„Der Bayerische Verkehrsminister Bernreiter erfährt aus der Presse, dass ein Schlüsselprojekt für die Wirtschaft in der Oberpfalz auf der Kippe steht“, zeigt sich der Landtagsabgeordnete Jürgen Mistol aus Regensburg erstaunt. Konkret geht es um den geplanten Güterbahnhof in Regensburg-Burgweinting. Das Projekt ist baureif, der Bund hat aber trotz Milliarden aus dem Sondervermögen offenbar kein Geld dafür übrig. Der Güterbahnhof würde nach Angaben der Bahn mehr als 48 Millionen Lkw-Kilometer einsparen und so auch einen Anteil zu den Klimazielen im Verkehrsbereich leisten.

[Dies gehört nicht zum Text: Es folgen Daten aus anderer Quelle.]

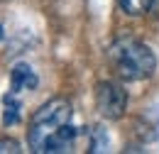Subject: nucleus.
Instances as JSON below:
<instances>
[{
    "mask_svg": "<svg viewBox=\"0 0 159 154\" xmlns=\"http://www.w3.org/2000/svg\"><path fill=\"white\" fill-rule=\"evenodd\" d=\"M37 83H39V81H37V74L32 71L30 64L20 61V64L12 66V71H10V91H12V93L20 96L22 91H34Z\"/></svg>",
    "mask_w": 159,
    "mask_h": 154,
    "instance_id": "nucleus-4",
    "label": "nucleus"
},
{
    "mask_svg": "<svg viewBox=\"0 0 159 154\" xmlns=\"http://www.w3.org/2000/svg\"><path fill=\"white\" fill-rule=\"evenodd\" d=\"M96 108L105 120H120L127 110V91L118 81H100L96 86Z\"/></svg>",
    "mask_w": 159,
    "mask_h": 154,
    "instance_id": "nucleus-3",
    "label": "nucleus"
},
{
    "mask_svg": "<svg viewBox=\"0 0 159 154\" xmlns=\"http://www.w3.org/2000/svg\"><path fill=\"white\" fill-rule=\"evenodd\" d=\"M22 147L17 139H10V137H2L0 139V154H20Z\"/></svg>",
    "mask_w": 159,
    "mask_h": 154,
    "instance_id": "nucleus-8",
    "label": "nucleus"
},
{
    "mask_svg": "<svg viewBox=\"0 0 159 154\" xmlns=\"http://www.w3.org/2000/svg\"><path fill=\"white\" fill-rule=\"evenodd\" d=\"M118 5H120V10H122L125 15L139 17V15H144V12L152 10L154 0H118Z\"/></svg>",
    "mask_w": 159,
    "mask_h": 154,
    "instance_id": "nucleus-6",
    "label": "nucleus"
},
{
    "mask_svg": "<svg viewBox=\"0 0 159 154\" xmlns=\"http://www.w3.org/2000/svg\"><path fill=\"white\" fill-rule=\"evenodd\" d=\"M2 103H5V110H2V125H5V127L17 125V122H20V110H22V103H20V98H17V93L7 91L5 98H2Z\"/></svg>",
    "mask_w": 159,
    "mask_h": 154,
    "instance_id": "nucleus-5",
    "label": "nucleus"
},
{
    "mask_svg": "<svg viewBox=\"0 0 159 154\" xmlns=\"http://www.w3.org/2000/svg\"><path fill=\"white\" fill-rule=\"evenodd\" d=\"M108 64L122 81H144L157 71L154 52L137 37L122 34L108 47Z\"/></svg>",
    "mask_w": 159,
    "mask_h": 154,
    "instance_id": "nucleus-2",
    "label": "nucleus"
},
{
    "mask_svg": "<svg viewBox=\"0 0 159 154\" xmlns=\"http://www.w3.org/2000/svg\"><path fill=\"white\" fill-rule=\"evenodd\" d=\"M88 152H108V135L100 125L91 127V132H88Z\"/></svg>",
    "mask_w": 159,
    "mask_h": 154,
    "instance_id": "nucleus-7",
    "label": "nucleus"
},
{
    "mask_svg": "<svg viewBox=\"0 0 159 154\" xmlns=\"http://www.w3.org/2000/svg\"><path fill=\"white\" fill-rule=\"evenodd\" d=\"M2 37H5V32H2V25H0V39H2Z\"/></svg>",
    "mask_w": 159,
    "mask_h": 154,
    "instance_id": "nucleus-9",
    "label": "nucleus"
},
{
    "mask_svg": "<svg viewBox=\"0 0 159 154\" xmlns=\"http://www.w3.org/2000/svg\"><path fill=\"white\" fill-rule=\"evenodd\" d=\"M76 127L74 108L66 98H52L32 115L27 127V144L34 154H64L74 149Z\"/></svg>",
    "mask_w": 159,
    "mask_h": 154,
    "instance_id": "nucleus-1",
    "label": "nucleus"
}]
</instances>
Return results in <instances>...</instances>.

„Die Wirtschaft in Ostbayern darf erwarten, dass der bayerische Verkehrsminister, am besten sich unterhakend mit dem Wirtschaftsminister, aktiv an so wichtigen Projekten wie dem Güterbahnhof dranbleibt. Das gilt auch für den mehrgleisigen Ausbau der Bahn zwischen Obertraubling und Regensburg. Denn auch hier droht Stillstand, weil diese Bundesregierung in Sachen Schiene leider viel schuldig bleibt“, so Mistol.
Einen konkreten Nachweis, was die Staatsregierung für die weitere Planung und dringend nötige Umsetzung der Elektrifizierung zwischen Marktredwitz und Regensburg unternimmt, bleibt das bayerische Verkehrsministerium schuldig, wie die Landtagsabgeordnete Laura Weber aus Weiden feststellt: „Die Forderung nach einer zügigen Weiterplanung reicht offensichtlich nicht. Für neue Straßen hat diese Bundregierung Geld, aber bei der Schiene wird geknausert.“
Statt freundlichen Schreiben an den Bundesverkehrsminister müsste Bernreiter ohne Rücksicht auf das Parteibuch hier viel mehr Druck machen. Zu Zeiten der Ampel hat er bewiesen, dass er sich gerne mit dem Bundesverkehrsminister öffentlich anlegt. Diesen Einsatz erwarten Menschen und Wirtschaft auch jetzt, sind sich Mistol und Weber einig.